Although some of the plant’s millimetre-wide leaves grow above ground as expected, strangely, most of its tiny, sticky leaves lie beneath the surface of the shallow white sands on which it grows, said study researcher Rafael Silva Oliveira, a plant ecologist State University of Campinas in Brazil.

“We usually think about leaves only as photosynthetic organs, so at first sight, it looks awkward that a plant would place its leaves underground where there is less sunlight,” Oliveira was quoted as saying by LiveScience.
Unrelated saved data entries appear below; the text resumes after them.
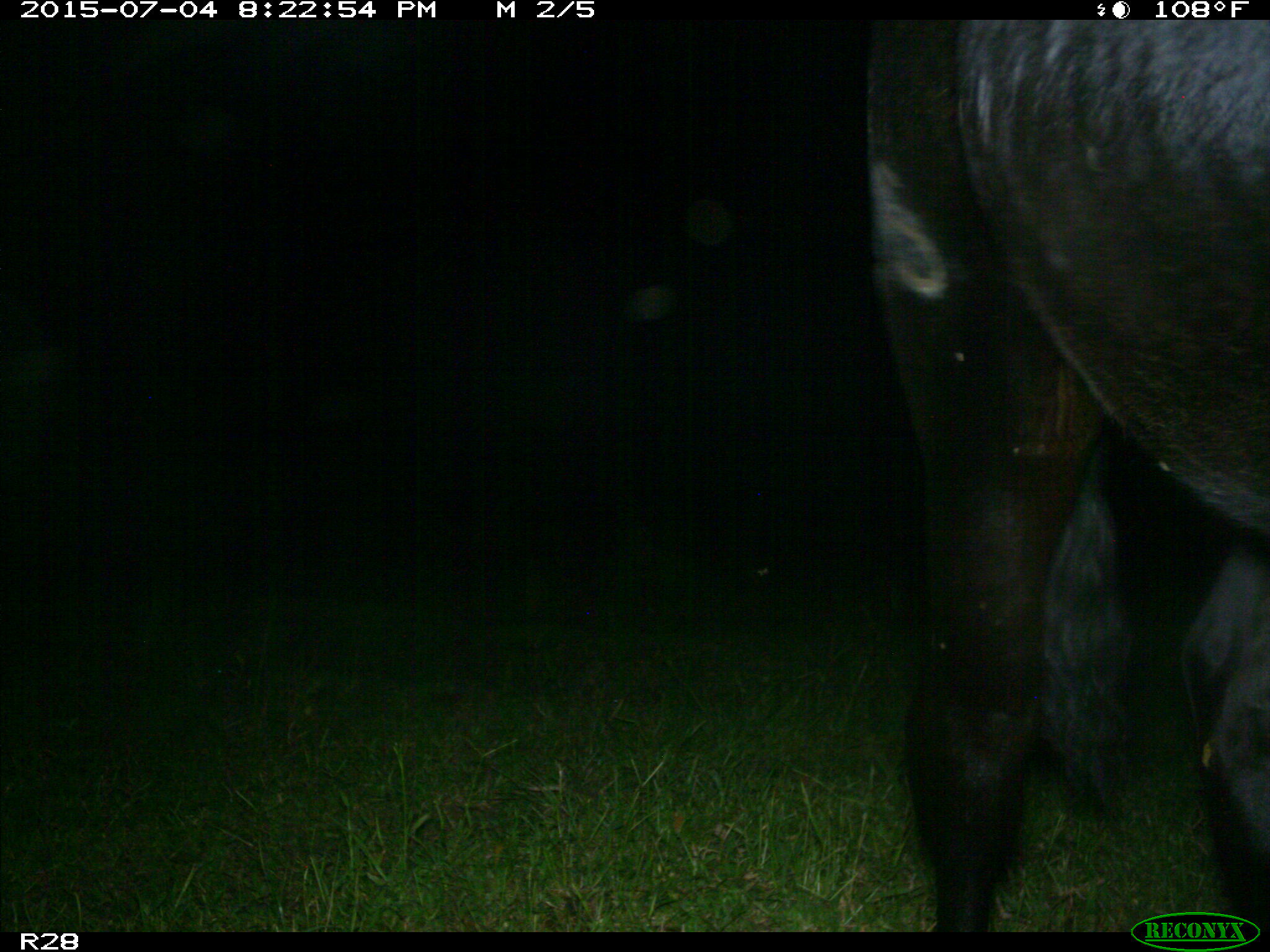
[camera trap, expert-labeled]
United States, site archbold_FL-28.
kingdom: Animalia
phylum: Chordata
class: Mammalia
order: Artiodactyla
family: Bovidae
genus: Bos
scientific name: Bos taurus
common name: domestic cow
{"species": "Bos taurus (domestic cow)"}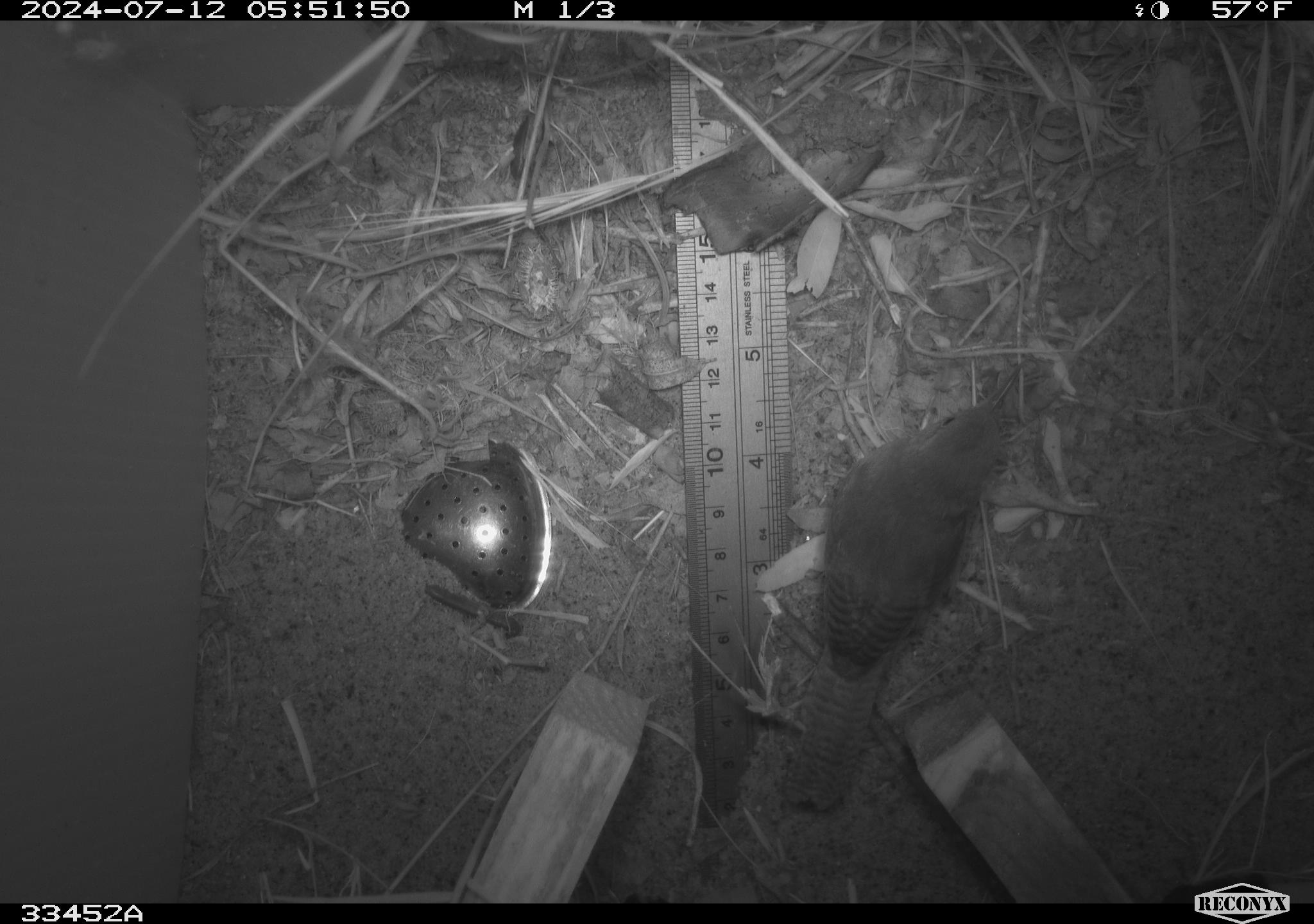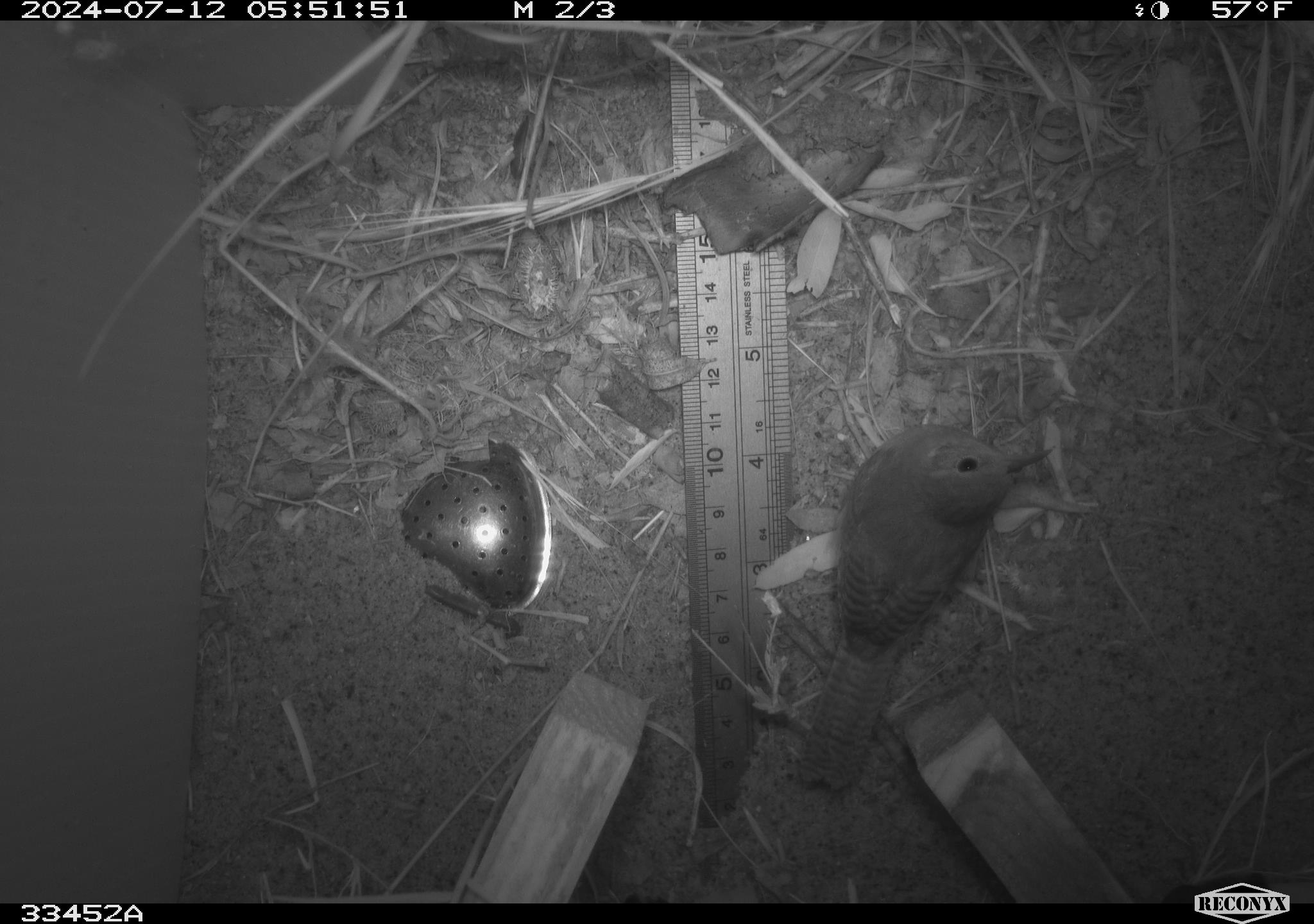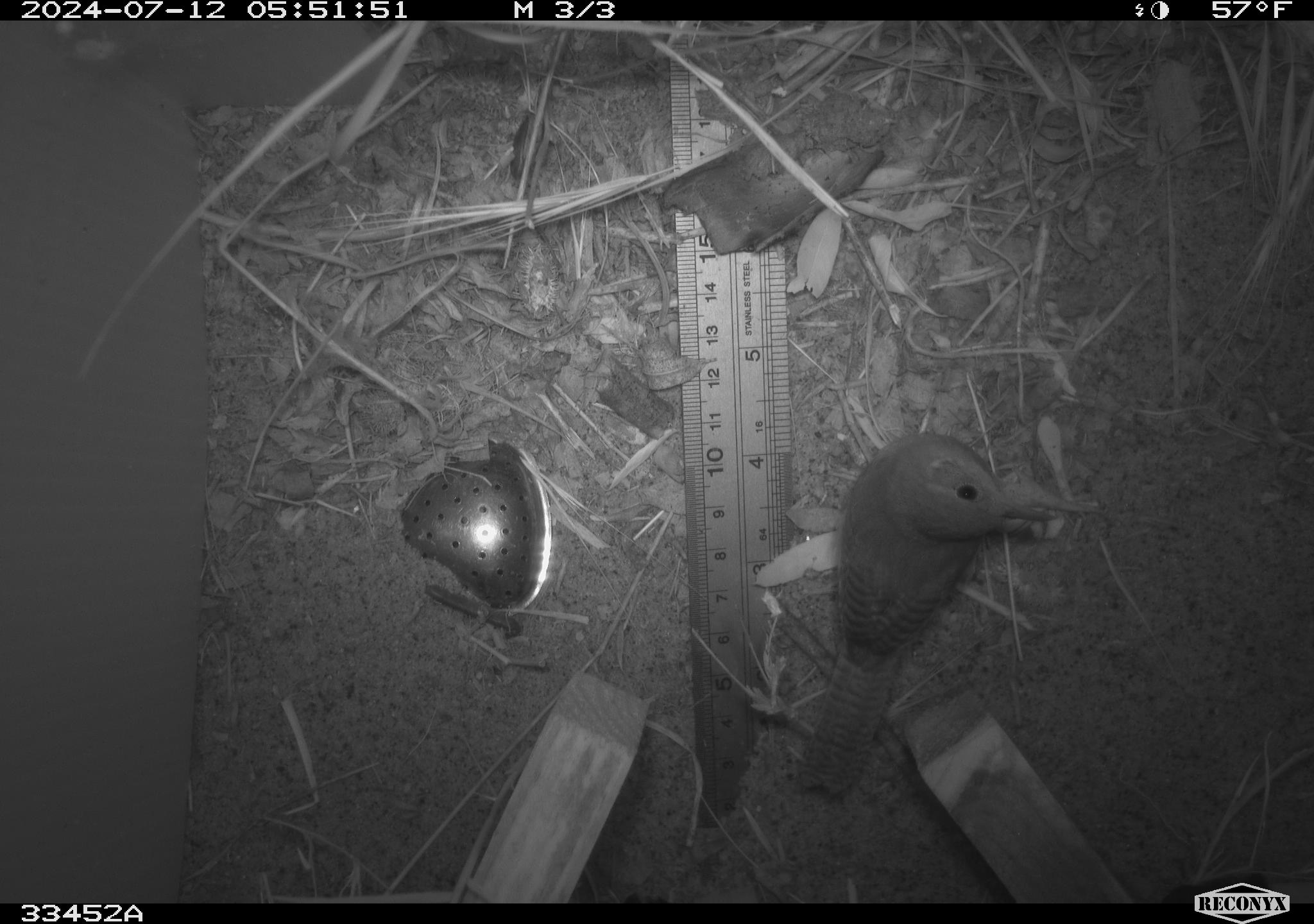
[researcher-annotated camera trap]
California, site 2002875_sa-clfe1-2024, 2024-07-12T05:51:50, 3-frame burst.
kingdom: Animalia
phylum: Chordata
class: Aves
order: Passeriformes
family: Troglodytidae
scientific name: Troglodytidae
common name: wren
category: troglodytidae family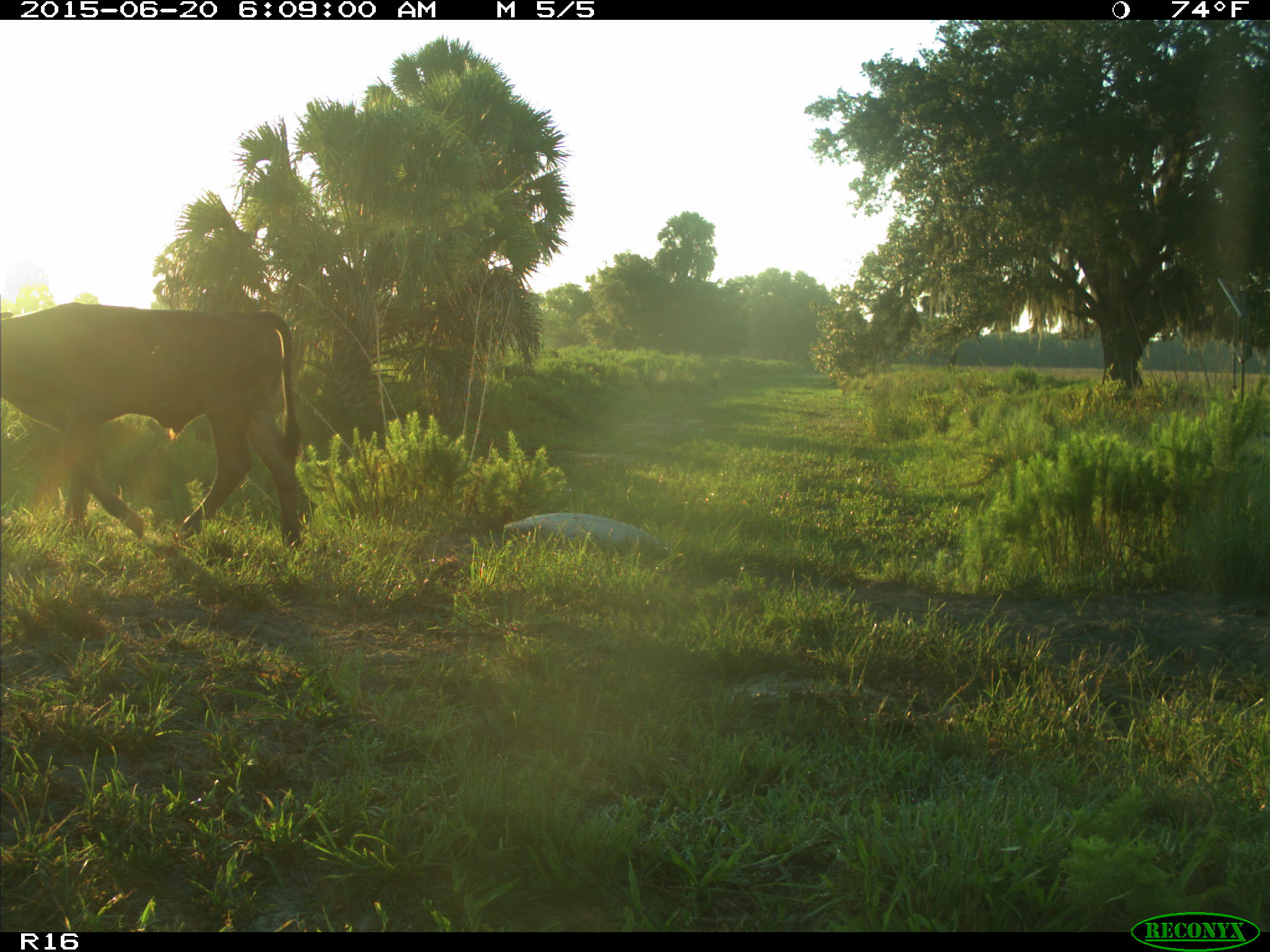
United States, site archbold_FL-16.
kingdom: Animalia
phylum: Chordata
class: Mammalia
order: Artiodactyla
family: Bovidae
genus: Bos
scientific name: Bos taurus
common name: domestic cow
“Why would evolution favour the persistence of this apparently unfavourable trait?”

The researchers, who detailed their findings in journal Proceedings of the National Academy of Sciences, suspected the mysterious subterranean leaves of Philcoxia minensis were used to capture animals, as they share a number of traits with known carnivorous plants, such as Venus flytraps.

To see if Philcoxia minensis is carnivorous, the team tested whether it could digest and absorb nutrients from the many nematodes, also called roundworms, which end up trapped on its sticky underground leaves.

They fed the plant nematodes loaded with the isotope nitrogen-15, atoms of which have one more neutron than regular nitrogen-14. Then, they placed these Caenorhabditis elegans worms on top of underground leaves of plants kept in a lab setting.

Chemical analysis of the leaves that had been covered in nematodes revealed significant amounts of nitrogen-15, suggesting the plant broke down and absorbed the worms.

The leaves also possessed digestive enzyme activity similar to that seen in known carnivorous plants, suggesting that the roundworms did not decompose naturally, the researchers said.

They speculate that the leaves trapped the worms and then secreted enzymes that digested the worms.

This newfound strategy suggests “carnivory may have evolved independently more times in plants than previously thought,” Oliveira said.

“I personally think these findings also broaden up our perception about plants. They might look boring for some people because they don’t move or actively hunt for their food, but instead, they have evolved a number of fascinating solutions to solve common problems, such as the lack of readily available nutrients or water.”